▶ _Supplied text_:
##############################

There was the time...
I was presented a plate at a friend’s house that had four little ribs that had been barbecued over an outside grill laying next to an ice cream cupped mound of potato salad with a little pile of green peas.They were all set on a nice plain white plate. I looked at it and ate them, smiling at my host at the texture of the meat I was chewing, smacking at the just enough sweetness of the potato salad and neatly filling my fork of the green peas.
Then, there was the time...
I got excited over a package of Chimichurri in the frozen section of my favourite London grocery shop. When I got home I pre-heated the over, took out the ingredients, cut the packaging from the mixture of stuff, looked for a bun but there wasn’t one, so substituted some whole wheat bread to make the sandwich, placed the mixture in a baking rack and had to wait way too long to delve into my great memory of Dominican street food. When the time arrived I dished the simple sausage and bag of mixed dark sauces onto the lower slice of bread. It didn’t flow. It just went on the bread and sat there. I put the other slice over it, raised it to bite and bit. It was nice but just nice.

##############################

▶ _What the task requires_: In the food memories text, rewrite the part that opens with the words containing "I was presented" and closes with "the green peas.", swapping "potato salad" for "macaroni salad" each time it appears.

##############################

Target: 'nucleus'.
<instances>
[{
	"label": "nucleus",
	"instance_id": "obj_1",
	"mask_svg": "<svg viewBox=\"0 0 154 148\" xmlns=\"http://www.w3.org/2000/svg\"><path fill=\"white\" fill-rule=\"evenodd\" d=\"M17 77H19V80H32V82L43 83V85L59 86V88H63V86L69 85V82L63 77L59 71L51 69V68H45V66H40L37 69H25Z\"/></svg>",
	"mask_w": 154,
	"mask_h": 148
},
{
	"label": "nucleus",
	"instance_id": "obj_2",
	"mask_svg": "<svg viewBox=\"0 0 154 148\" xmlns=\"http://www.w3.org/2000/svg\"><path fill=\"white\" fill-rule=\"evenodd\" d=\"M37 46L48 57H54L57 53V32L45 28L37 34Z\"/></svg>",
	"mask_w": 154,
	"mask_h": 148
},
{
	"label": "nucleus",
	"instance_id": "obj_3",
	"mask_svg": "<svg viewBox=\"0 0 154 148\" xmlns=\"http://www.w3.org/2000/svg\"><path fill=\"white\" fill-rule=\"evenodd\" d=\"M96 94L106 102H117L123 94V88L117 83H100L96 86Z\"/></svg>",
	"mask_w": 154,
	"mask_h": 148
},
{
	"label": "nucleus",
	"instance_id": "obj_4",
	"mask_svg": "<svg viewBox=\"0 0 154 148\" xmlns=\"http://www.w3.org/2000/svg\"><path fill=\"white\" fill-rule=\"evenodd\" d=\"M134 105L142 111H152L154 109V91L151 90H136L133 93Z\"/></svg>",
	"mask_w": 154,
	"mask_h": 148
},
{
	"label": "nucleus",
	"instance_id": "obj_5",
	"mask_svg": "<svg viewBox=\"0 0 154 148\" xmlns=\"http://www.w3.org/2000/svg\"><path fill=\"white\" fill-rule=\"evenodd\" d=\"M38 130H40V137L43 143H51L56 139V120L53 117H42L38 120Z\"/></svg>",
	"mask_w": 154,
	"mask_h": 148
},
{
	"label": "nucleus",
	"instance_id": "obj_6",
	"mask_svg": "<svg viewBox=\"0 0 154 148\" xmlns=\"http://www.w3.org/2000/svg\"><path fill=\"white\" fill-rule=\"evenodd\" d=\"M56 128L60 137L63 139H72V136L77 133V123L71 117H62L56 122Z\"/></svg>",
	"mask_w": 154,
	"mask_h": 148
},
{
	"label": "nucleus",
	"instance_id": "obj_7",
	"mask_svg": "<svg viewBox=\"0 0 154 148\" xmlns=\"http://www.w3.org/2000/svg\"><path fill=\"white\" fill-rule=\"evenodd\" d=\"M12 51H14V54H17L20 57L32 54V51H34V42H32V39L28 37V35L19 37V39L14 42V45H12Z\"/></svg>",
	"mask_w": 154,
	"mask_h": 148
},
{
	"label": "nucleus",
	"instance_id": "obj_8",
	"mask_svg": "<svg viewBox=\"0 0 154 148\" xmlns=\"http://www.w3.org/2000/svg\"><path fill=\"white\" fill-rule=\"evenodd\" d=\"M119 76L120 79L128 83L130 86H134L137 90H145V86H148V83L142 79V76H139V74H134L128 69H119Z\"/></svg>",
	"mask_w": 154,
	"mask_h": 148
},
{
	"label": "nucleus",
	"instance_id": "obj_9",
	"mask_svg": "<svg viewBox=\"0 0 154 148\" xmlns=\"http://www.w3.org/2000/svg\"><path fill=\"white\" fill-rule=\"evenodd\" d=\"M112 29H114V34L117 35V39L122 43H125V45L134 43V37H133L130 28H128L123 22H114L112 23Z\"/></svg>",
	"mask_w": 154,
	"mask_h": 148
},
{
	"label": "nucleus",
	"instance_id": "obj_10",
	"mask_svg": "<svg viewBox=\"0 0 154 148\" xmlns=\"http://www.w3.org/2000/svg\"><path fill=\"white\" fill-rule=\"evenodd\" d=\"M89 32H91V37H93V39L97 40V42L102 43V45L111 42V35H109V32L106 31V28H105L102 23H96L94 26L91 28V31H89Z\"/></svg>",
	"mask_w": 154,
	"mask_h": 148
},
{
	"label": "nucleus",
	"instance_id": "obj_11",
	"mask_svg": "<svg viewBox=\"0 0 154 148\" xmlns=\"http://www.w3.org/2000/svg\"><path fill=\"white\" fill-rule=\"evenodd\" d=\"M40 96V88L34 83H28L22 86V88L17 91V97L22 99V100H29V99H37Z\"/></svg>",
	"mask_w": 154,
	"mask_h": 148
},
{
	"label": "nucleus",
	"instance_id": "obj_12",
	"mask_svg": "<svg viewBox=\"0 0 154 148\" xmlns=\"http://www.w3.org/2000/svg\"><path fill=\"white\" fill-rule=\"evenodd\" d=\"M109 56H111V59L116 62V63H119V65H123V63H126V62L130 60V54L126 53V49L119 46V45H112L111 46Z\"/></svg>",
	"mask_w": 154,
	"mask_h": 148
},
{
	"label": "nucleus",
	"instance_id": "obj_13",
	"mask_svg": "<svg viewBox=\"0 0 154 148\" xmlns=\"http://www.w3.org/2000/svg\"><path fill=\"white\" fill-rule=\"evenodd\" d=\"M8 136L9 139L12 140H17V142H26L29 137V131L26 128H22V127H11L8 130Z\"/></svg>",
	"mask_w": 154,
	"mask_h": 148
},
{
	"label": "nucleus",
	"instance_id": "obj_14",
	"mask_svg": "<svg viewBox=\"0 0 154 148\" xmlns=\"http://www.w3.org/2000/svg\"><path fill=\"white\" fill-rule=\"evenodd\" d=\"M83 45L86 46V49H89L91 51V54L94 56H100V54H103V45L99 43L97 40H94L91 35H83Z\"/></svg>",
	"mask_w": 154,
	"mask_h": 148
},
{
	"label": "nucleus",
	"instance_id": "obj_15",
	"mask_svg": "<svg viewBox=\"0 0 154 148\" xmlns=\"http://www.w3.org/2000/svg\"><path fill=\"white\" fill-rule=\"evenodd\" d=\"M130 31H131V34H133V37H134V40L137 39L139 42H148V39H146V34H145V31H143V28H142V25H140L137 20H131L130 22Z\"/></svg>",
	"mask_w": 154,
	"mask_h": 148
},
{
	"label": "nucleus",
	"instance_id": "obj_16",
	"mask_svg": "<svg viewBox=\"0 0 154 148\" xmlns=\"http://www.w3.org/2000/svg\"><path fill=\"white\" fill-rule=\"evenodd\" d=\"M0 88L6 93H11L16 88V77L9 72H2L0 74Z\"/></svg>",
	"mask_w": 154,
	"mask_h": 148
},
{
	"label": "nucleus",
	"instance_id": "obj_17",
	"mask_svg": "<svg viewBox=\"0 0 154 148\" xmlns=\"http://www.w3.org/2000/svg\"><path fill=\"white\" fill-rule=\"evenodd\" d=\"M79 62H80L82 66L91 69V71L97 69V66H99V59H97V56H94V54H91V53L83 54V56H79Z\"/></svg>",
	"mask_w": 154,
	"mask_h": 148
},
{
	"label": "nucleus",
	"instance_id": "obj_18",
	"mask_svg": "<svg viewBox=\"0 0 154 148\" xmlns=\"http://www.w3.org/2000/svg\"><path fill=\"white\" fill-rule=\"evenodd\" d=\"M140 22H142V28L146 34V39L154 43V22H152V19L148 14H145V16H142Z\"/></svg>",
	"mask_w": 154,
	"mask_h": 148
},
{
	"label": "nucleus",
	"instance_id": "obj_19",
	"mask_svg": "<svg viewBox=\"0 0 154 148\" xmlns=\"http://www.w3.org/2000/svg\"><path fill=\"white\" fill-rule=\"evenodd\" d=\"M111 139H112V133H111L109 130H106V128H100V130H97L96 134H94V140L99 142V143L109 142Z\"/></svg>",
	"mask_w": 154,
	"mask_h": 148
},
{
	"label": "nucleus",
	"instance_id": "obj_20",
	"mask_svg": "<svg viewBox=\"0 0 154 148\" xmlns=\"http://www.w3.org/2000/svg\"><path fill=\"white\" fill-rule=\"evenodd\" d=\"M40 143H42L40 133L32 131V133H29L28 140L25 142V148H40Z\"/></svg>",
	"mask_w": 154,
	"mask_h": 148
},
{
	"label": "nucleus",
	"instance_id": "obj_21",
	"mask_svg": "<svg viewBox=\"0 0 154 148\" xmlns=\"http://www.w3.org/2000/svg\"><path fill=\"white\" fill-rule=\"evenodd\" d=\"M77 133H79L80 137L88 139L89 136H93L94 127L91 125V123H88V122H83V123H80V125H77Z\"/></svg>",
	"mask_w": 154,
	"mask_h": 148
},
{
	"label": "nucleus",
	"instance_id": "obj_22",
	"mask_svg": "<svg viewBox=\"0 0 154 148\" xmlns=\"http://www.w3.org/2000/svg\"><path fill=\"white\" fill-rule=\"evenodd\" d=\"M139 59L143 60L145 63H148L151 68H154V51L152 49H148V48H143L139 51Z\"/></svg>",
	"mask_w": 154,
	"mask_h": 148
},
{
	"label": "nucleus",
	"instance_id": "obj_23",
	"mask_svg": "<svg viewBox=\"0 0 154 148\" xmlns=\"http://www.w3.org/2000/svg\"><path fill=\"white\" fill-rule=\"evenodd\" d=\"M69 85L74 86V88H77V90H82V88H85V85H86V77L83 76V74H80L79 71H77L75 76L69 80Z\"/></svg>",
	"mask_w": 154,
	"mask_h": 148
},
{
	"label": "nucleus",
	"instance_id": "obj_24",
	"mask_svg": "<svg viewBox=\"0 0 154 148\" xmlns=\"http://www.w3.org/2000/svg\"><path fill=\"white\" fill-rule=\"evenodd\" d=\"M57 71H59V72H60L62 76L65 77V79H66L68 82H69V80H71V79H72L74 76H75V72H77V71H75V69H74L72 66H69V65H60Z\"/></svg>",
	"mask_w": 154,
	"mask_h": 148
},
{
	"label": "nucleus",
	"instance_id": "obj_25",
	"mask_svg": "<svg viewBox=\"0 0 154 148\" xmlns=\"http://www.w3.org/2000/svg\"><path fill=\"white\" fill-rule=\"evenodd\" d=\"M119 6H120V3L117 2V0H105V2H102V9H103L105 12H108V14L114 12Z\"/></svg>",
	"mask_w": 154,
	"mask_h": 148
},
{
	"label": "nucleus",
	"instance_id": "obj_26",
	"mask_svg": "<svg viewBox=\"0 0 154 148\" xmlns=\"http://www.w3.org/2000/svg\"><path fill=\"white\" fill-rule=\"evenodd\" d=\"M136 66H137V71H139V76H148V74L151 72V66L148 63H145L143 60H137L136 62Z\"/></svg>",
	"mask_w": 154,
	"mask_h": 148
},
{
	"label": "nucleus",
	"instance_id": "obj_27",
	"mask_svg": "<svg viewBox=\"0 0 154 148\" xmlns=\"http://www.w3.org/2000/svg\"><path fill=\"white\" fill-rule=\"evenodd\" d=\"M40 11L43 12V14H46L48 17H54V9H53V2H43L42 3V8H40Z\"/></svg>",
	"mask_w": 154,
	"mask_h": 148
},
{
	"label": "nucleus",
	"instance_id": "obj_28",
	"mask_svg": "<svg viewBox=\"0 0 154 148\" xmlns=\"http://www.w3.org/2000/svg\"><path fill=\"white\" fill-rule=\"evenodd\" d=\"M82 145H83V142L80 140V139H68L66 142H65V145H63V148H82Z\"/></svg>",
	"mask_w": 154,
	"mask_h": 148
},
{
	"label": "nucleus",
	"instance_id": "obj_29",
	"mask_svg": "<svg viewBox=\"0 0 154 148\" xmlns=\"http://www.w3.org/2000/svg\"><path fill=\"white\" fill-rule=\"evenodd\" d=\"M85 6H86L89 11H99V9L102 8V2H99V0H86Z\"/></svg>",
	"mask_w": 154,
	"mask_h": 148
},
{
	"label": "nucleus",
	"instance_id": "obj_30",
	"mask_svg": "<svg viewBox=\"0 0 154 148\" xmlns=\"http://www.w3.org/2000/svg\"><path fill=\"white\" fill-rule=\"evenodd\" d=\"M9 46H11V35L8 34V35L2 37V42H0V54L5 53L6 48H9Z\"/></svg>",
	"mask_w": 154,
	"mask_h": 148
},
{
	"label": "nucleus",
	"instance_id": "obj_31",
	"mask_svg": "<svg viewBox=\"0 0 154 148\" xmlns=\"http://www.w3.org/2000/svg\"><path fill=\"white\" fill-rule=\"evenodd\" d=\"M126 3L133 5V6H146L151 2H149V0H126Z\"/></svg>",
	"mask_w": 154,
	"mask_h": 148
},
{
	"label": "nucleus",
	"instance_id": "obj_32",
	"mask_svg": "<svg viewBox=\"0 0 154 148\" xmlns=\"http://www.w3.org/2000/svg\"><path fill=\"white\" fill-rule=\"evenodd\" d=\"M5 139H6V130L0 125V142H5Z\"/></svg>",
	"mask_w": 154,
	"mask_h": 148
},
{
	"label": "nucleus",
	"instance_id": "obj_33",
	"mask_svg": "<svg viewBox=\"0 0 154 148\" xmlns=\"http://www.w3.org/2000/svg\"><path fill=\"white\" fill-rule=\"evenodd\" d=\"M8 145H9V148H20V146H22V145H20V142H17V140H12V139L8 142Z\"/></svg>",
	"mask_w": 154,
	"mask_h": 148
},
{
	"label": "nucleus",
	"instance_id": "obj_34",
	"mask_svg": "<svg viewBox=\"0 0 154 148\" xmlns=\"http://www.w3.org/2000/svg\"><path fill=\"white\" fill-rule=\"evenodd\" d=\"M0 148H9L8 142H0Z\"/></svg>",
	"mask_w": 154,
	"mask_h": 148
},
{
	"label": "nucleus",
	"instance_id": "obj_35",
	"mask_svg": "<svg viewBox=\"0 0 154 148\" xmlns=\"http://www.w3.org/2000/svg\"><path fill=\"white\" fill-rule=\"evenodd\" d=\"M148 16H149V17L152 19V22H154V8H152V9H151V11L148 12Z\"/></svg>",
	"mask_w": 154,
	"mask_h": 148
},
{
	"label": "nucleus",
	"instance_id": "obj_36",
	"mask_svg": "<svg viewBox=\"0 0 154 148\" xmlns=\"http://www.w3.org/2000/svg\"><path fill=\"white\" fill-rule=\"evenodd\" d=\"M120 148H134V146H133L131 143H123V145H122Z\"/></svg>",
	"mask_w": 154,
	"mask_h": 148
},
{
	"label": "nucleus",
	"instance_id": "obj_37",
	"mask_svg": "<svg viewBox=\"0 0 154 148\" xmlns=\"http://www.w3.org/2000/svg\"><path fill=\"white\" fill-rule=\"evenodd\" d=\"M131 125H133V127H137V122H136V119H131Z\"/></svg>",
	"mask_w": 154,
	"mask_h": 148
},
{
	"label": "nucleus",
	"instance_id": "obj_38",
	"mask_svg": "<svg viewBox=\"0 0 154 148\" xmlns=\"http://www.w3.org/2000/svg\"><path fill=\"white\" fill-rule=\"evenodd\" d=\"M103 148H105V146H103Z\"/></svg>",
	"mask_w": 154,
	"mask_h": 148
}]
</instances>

##############################

▶ _Task response_:
I was presented a plate at a friend’s house that had four little ribs that had been barbecued over an outside grill laying next to an ice cream cupped mound of macaroni salad with a little pile of green peas.They were all set on a nice plain white plate. I looked at it and ate them, smiling at my host at the texture of the meat I was chewing, smacking at the just enough sweetness of the macaroni salad and neatly filling my fork of the green peas.